Şu soruya yanıt aramak zorundayız mesela: Çözüm sürecinin tam ortasındayken, sokağa çıkan gruplardaki şiddetle, bilhassa Batı’da Kürtlere yönelik şiddeti nasıl açıklamalıyız? Evet, provokasyon bir açıklama yöntemidir ve muhtemelen bu kalabalığa birileri girmiştir. Eski devletin bazı unsurlarının da bu fırsatı kaçırmayacağı hesaba katılmalıdır. Ancak bunlar tabloyu tam olarak açıklamıyor.

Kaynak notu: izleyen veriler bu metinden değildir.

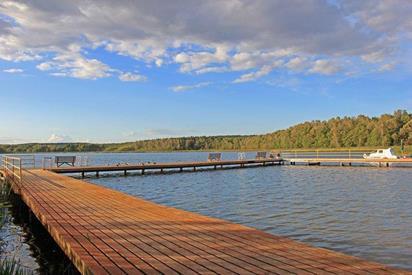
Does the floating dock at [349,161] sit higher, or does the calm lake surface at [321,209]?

Bilhassa bölgedeki genç Kürt nüfusun (ki önemli bir kısmı 20 yaşın altındadır) neredeyse engellenemez, zaptedilemez biçimde hareket etmesi, Batı’da, İstanbul’da Kürtlerin yoğun olarak yaşadığı dış mahallelerde Kürtlere yönelik bir nefretin, tepkinin birikmesi bize ne söylüyor?
Şüphesiz, böylesi patlamaları birkaç cümleyle ya da tek bir formülle açıklamak mümkün değildir. Ancak iktidarın her toplumsal krizde ülkeyi iç savaşa sürükleyecek bir dil kullanmasının, sürecin en yolunda gittiği zamanlarda bile Kürt hareketine yönelik suçlayıcı bir dil kullanmasının bir payı yoktur diyebilir miyiz? Son olayda da, Erdoğan’ın tavrı, HDP kitlesini kastederek “Gördükleri türbanlılara, sakallılara saldırıyorlar” demek oldu.
Bu, söylem düzeyindeki durum. Beri yandan, ‘operasyonel’ anlamda da, AKP devletinin yine her tür karanlık faaliyete girebileceği ortada. Bingöl’deki polise saldırı ve akabinde dört kişinin öldürülmesi, gayet şüpheli bir olay olarak önümüzde duruyor. Üstelik bu vaka, iktidarın, linç hukukunu meşru kılan, “Hemen cezalandırıldılar” şeklindeki sözleriyle karşılandı.
Velhasıl, dönersek sanıyorum 90’lara dönmeyeceğiz. Daha başka bir şeye döneceğiz, ya da döndük. Gayretimiz bu gidişatın durdurulmasına yönelmeli, derim.